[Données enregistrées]
___
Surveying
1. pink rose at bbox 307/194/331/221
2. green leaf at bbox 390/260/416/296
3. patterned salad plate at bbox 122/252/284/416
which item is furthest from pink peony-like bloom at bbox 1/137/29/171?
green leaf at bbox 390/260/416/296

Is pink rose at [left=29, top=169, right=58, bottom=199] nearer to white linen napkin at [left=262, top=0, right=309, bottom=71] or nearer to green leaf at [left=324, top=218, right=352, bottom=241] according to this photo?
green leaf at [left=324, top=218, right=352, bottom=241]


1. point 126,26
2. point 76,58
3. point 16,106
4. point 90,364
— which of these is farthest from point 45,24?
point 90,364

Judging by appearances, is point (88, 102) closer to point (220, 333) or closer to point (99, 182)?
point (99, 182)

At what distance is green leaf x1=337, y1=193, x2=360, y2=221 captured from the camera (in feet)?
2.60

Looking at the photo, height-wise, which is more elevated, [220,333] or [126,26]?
___
▶ Votre tâche
Exprimez l'ensemble des lignes ci-dessus sous forme de liste JSON de chaînes, à raison d'une chaîne par ligne. Laissez de côté les lignes vides.

▶ Exercice terminé
[
  "Surveying",
  "1. pink rose at bbox 307/194/331/221",
  "2. green leaf at bbox 390/260/416/296",
  "3. patterned salad plate at bbox 122/252/284/416",
  "which item is furthest from pink peony-like bloom at bbox 1/137/29/171?",
  "green leaf at bbox 390/260/416/296",
  "Is pink rose at [left=29, top=169, right=58, bottom=199] nearer to white linen napkin at [left=262, top=0, right=309, bottom=71] or nearer to green leaf at [left=324, top=218, right=352, bottom=241] according to this photo?",
  "green leaf at [left=324, top=218, right=352, bottom=241]",
  "1. point 126,26",
  "2. point 76,58",
  "3. point 16,106",
  "4. point 90,364",
  "— which of these is farthest from point 45,24?",
  "point 90,364",
  "Judging by appearances, is point (88, 102) closer to point (220, 333) or closer to point (99, 182)?",
  "point (99, 182)",
  "At what distance is green leaf x1=337, y1=193, x2=360, y2=221 captured from the camera (in feet)?",
  "2.60",
  "Looking at the photo, height-wise, which is more elevated, [220,333] or [126,26]?"
]